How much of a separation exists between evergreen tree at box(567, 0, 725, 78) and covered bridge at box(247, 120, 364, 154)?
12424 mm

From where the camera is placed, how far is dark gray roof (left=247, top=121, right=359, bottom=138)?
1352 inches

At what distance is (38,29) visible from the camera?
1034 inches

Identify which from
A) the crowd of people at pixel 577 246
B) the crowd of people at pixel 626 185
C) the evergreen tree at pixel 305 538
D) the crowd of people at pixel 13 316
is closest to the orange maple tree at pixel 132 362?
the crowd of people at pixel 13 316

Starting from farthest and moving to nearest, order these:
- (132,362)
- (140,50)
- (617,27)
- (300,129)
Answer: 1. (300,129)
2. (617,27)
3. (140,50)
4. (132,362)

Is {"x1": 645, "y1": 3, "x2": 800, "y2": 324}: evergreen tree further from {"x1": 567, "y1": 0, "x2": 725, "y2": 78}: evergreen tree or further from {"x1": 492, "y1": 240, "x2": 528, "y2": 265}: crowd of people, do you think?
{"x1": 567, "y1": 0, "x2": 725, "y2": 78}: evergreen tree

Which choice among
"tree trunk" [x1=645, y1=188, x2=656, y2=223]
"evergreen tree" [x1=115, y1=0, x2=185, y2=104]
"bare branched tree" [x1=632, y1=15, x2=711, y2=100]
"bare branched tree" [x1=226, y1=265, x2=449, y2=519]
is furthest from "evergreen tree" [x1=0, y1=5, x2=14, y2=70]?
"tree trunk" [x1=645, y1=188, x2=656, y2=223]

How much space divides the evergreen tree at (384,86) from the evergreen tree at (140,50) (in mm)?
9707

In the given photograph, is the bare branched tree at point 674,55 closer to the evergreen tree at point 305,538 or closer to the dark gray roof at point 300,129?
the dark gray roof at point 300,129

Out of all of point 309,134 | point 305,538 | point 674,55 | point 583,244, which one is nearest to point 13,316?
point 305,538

══════════

Brief. Lay out the stretch from the line containing "From where the" through the line containing "4. (132,362)" as a Markdown table with the columns Row and Line, numbering each line in Row and skipping blank lines.

Answer below.
| Row | Line |
|---|---|
| 1 | From where the camera is placed, how far is dark gray roof (left=247, top=121, right=359, bottom=138)? |
| 2 | 1352 inches |
| 3 | At what distance is (38,29) visible from the camera? |
| 4 | 1034 inches |
| 5 | Identify which from |
| 6 | A) the crowd of people at pixel 577 246 |
| 7 | B) the crowd of people at pixel 626 185 |
| 8 | C) the evergreen tree at pixel 305 538 |
| 9 | D) the crowd of people at pixel 13 316 |
| 10 | is closest to the orange maple tree at pixel 132 362? |
| 11 | the crowd of people at pixel 13 316 |
| 12 | Starting from farthest and moving to nearest, order these: |
| 13 | - (132,362) |
| 14 | - (140,50) |
| 15 | - (617,27) |
| 16 | - (300,129) |
| 17 | Answer: 1. (300,129) |
| 18 | 2. (617,27) |
| 19 | 3. (140,50) |
| 20 | 4. (132,362) |